> [Texto de la página]:
=======
Ubicación de la calle: Junto a las calles Virgen del Perpetuo Socorro y Virgen del Sagrario. Corta esta vía el Colegio Público Rafael Dávila Díaz. (Fuente: Proyecto Carranque)
Descripción del nombre de la calle: Entre los muchos títulos con los que nos referimos a
María está el de Madre del Amor hermoso. Es
la Madre de Cristo, la Madre de Dios. Y Dios
es amor. Dios quiso, sin duda, escogerse una Madre adornada
especialmente de la cualidad o virtud que a Él lo
define. Por eso María debió vivir la virtud del amor,
de la caridad en grado elevadísimo. Fue, ciertamente, uno
de sus principales distintivos. Es más, Ella ha sido la
única creatura capaz de un amor perfecto y puro, sin
sombra de egoísmo o desorden. Porque sólo Ella ha sido
inmaculada; y por eso sólo Ella ha sido capaz de
amar a Dios, su Hijo, como Él merecía y quería
ser amado.
Fue ese amor suyo un amor concreto y real.
El amor no son palabras bonitas. Son obras. “El amor
es el hecho mismo de amar”, dirá San Agustín. La
caridad no son buenos deseos. Es entrega desinteresada a los
demás. Y eso es precisamente lo que encontramos en la
vida de la Santísima Virgen: un amor auténtico, traducido en
donación de sí a Dios y a los demás.
=======
> [Datos]:
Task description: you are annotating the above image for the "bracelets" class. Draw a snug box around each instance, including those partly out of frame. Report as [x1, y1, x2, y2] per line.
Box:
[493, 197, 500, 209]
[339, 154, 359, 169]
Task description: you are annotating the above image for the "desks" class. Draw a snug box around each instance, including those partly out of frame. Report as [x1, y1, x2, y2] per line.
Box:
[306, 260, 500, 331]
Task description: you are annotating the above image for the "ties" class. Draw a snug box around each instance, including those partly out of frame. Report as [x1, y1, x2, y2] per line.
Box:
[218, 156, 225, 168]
=======
> [Partes del ejercicio]:
1. Reescribe el fragmento del texto sobre el nombre de la calle que arranca en "Descripción del nombre" y acaba tras "concreto y real.", poniendo "gracia" en lugar de "virtud".
2. Por favor, completa el tramo siguiente del texto sobre el nombre de la calle, empezando después de su última frase.

> [Respuestas]:
1.
Descripción del nombre de la calle: Entre los muchos títulos con los que nos referimos a
María está el de Madre del Amor hermoso. Es
la Madre de Cristo, la Madre de Dios. Y Dios
es amor. Dios quiso, sin duda, escogerse una Madre adornada
especialmente de la cualidad o gracia que a Él lo
define. Por eso María debió vivir la gracia del amor,
de la caridad en grado elevadísimo. Fue, ciertamente, uno
de sus principales distintivos. Es más, Ella ha sido la
única creatura capaz de un amor perfecto y puro, sin
sombra de egoísmo o desorden. Porque sólo Ella ha sido
inmaculada; y por eso sólo Ella ha sido capaz de
amar a Dios, su Hijo, como Él merecía y quería
ser amado.
Fue ese amor suyo un amor concreto y real.

2.
María irradiaba
amor por los cuatro costados y a varios kilómetros a
la redonda. La casa de la sagrada familia debía estar
impregnada de caridad. Como también su barrio, el pueblo entero
e incluso gran parte de la comarca... Las hondas expansivas
del amor, cuando es real, se difunden prodigiosamente con
longitudes insospechadas.
El amor de la Virgen en la casa de
Nazaret, como en las otras donde vivió, haría que allí
oliese de verdad a cielo. Ese gran amor de esposa,
de madre, de amiga que se respiraba en torno suyo,
estaba entretejido con mil y un detalles.
Con qué sonrisa y
ternura abriría la Santísima Virgen cada nuevo día de José
y del niño con su puntual y acogedor “buenos días”;
y de igual modo lo cerraría con un “buenas noches”
cargado de solicitud y cariño. Cuántas agradables sorpresas y regalos
aguardaban al Niño Dios detrás de cada “feliz cumpleaños” seguido
del beso y abrazo de su Madre.
Cómo sabía Ella preparar
los guisos que más le agradaban a José; y aquellos
otros que le encantaban al niño Jesús. Qué bien se
le daba a Ella eso de tener siempre limpia y
arreglada la ropa de los dos hombres de la casa.
Con cuánta atención y paciencia escucharía las peripecias infantiles que
le contaba Jesús tras sus incansables aventuras con sus amigos;
y también los éxitos e infortunios de la jornada carpintera
de José. Cuántas veces se habrá apresurado María en terminar
las labores de la casa para llevarle un refrigerio a
su esposo y echarle una mano en el trabajo.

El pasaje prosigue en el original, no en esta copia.